Controversy here seemed to be setting in, and the infant cause of it
here setting up a cry, Susan escaped under pretext of putting Humfrey
to bed in the next room, and carried off both the little ones. The
conversation then fell upon the voyage, and the captain described the
impregnable aspect of the castle of Dumbarton, which was held for Queen
Mary by her faithful partisan, Lord Flemyng. On this, Cuthbert
Langston asked whether he had heard any tidings of the imprisoned
Queen, and he answered that it was reported at Leith that she had
well-nigh escaped from Lochleven, in the disguise of a lavender or
washerwoman. She was actually in the boat, and about to cross the
lake, when a rude oarsman attempted to pull aside her muffler, and the
whiteness of the hand she raised in self-protection betrayed her, so
that she was carried back. "If she had reached Dumbarton," he said,
"she might have mocked at the Lords of the Congregation. Nay, she
might have been in that very brig, whose wreck I beheld."

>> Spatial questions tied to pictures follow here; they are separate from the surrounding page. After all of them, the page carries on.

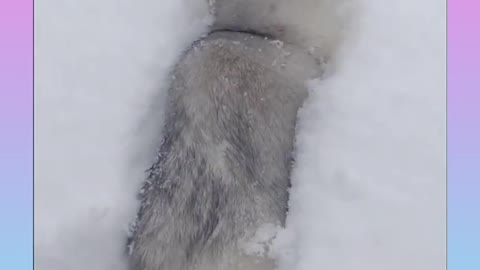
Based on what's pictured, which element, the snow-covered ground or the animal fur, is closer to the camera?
the animal fur

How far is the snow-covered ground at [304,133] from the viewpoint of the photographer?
1537mm

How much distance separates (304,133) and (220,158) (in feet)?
0.90

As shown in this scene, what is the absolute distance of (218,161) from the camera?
133 centimetres

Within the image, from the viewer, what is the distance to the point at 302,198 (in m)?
1.51

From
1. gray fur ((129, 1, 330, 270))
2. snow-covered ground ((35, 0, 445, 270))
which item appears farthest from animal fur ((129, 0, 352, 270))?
snow-covered ground ((35, 0, 445, 270))

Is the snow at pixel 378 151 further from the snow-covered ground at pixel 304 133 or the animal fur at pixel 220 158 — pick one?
the animal fur at pixel 220 158

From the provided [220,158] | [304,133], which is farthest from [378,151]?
[220,158]

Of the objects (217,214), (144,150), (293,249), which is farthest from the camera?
(144,150)

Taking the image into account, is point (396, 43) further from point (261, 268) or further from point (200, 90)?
point (261, 268)

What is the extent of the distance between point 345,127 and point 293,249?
324 millimetres

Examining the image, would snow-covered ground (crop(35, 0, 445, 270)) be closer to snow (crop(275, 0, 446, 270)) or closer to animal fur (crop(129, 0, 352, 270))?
snow (crop(275, 0, 446, 270))

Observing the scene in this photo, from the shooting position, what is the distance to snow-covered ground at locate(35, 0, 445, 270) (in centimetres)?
154

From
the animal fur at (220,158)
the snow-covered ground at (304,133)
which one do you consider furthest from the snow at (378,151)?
the animal fur at (220,158)

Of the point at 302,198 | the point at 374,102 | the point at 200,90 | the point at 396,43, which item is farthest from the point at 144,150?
the point at 396,43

"And well would it have been for Scotland and England had it been the
will of Heaven that so it should fall out," observed the Puritan.
"Or it may be," said the merchant, "that the poor lady's escape was
frustrated by Providence, that she might be saved from the rocks of the
Spurn."
"The poor lady, truly! Say rather the murtheress," quoth
Heatherthwayte.
"Say rather the victim and scapegoat of other men's plots," protested
Langston.
"Come, come, sirs," says Talbot, "we'll have no high words here on what
Heaven only knoweth. Poor lady she is, in all sooth, if sackless;
poorer still if guilty; so I know not what matter there is for falling
out about. In any sort, I will not have it at my table." He spoke with
the authority of the captain of a ship, and the two visitors, scarce
knowing it, submitted to his decision of manner, but the harmony of the
evening seemed ended. Cuthbert Langston soon rose to bid good-night,
first asking his cousin at what hour he proposed to set forth for the
Spurn, to which Richard briefly replied that it depended on what had to
be done as to the repairs of the ship.